Diyelim ki Öcalan posteri, PKK bayrağı göstermediler! 
O alanda PKK'nin varlığını, sizin onlarla birlikteliğinizi değiştirir mi?

Bunlar açıkladıklarını!

Ya açıklamadığınız ilişkileriniz!

Uyandırmak isteyenler için:
TBBMM internet sayfasından CHP milletvekillerinin el-mek adreslerini bulabilirler! Kobani'ye gönderilen, Suriye Kürt önderiyle görüştürülen CHP gençlik kollarını da sorabilirler!

 

ZOR İŞ MİDİR?

 

O gücenecek, beriki alınacak, öteki kızacak diye yazmak, anlatmak!
Önyargıların, mürtiliğin her türlüsünün, ezberledikleri, ama kaynağını bilmedikleri "klişeler" ile idare edenlerin çoğunluğu oluşturduğu toplumda zordur; ancak gereklidir.
Üstelik görev de değildir, kimseden emir alınmadan, kendiliğinden, içten gelen yaşam tarzıdır...
Sloganlarla, geçmişin şanlı günlerini anmaktan başka bir sorumluluk üstlenmeden uniformalı-üniformasız çoğunluğa bilgi ulaştırmak!
Hiç önemli değil, kanıta dayanan,verileri açıklamaktan cayamayız! 
Böyle yaparsak öfkelenenler, sevmeyenler çoğalır!
Olsun! Sevsinler, alkışlasınlar, o kutsal bu değil diye savaşmıyoruz ki!
Yürüyoruz kendi aklımızla, özgürce, bağımsızca çöze çöze!

Son soruyu biraz değiştiriyoruz:
Sınırları hangi güvenlik görevlileri korumakla yükümlüyse bombaları da onlar sokmayacak!
Düşmanı durdurmak onların görevi! 
Üstleri hatalıysa, kurumsal disipline uyarak yazıya dökmek, o üst aldırmıyorsa onun üstüne, o da aldırmıyor, en üsttekine, hem de emekli olmadan, sivilleri giymeden... 
Çünkü savunduğunuz bir dağ, bir ova değil, yurdun tümünde yaşayanların canıdır!

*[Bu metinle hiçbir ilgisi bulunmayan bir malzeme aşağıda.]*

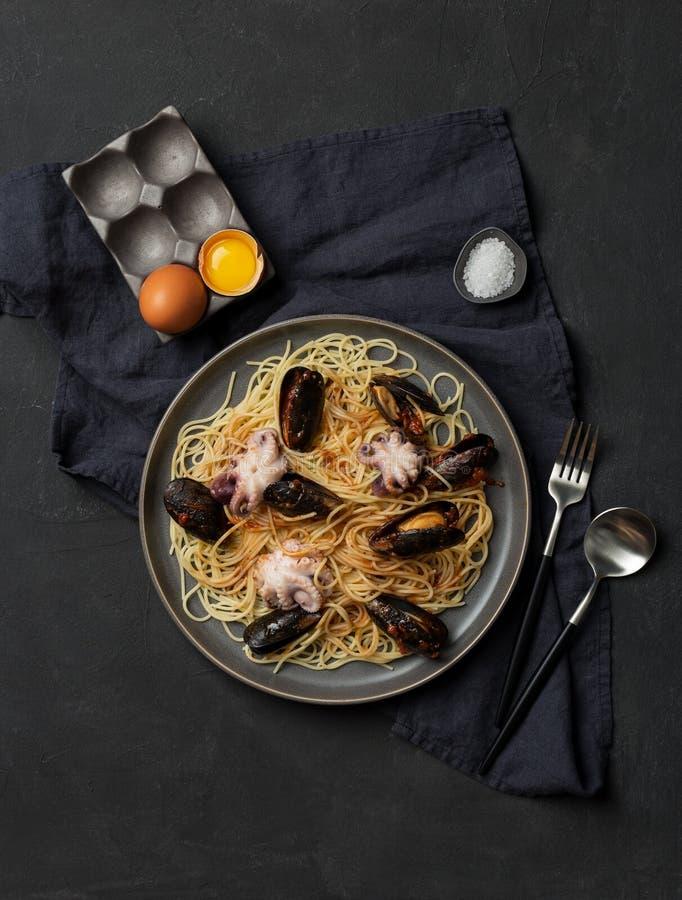 Pasta med skaldjur på mörk bakgrund royaltyfria bilder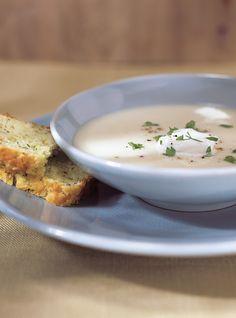 Ricardo& Recipe : Cream of Cauliflower Soup Courgette Bread, Savory Zucchini Bread, Cream Of Cauliflower Soup Recipe, Gaspacho Recipe, Watercress Soup, Gourmet Recipes, Healthy Recipes, Healthy Soups, Healthy Lunches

Her aşamada terfi durdurulabilir, hatta kurumdan atılabilirsiniz!

Bu görev alkış, madalya istemez! Yeter ki içinizdeki Türk cevheri sönmesin!

 

ESARETE TESLİM OLAN SUBAY OLAMAMIŞTIR

 

İçerden (Balyoz) çıkan genç subay demiş ki:
"TSK'nın şerefli subayları onlar gibi kaçmadı, TESLİM OLDU.." (Gazetelerden)


"Bireysel açıklama" kişiyi bağlar, ama "TSK" derseniz tüm subayları...
"Şerefli subaylar teslim oldu" derseniz, geri kalanlara, "teslim olmayanlara" ne denecek?
Ordudaki komutan subayın görevi ona buna söz yetiştirmek 
değil, savaşmak, savaşa hazırlanmak, yeri geldiğinde inisiyatif kullanmak!
En iyisi subaylar ulu orta siyaset nutku atmasınlar!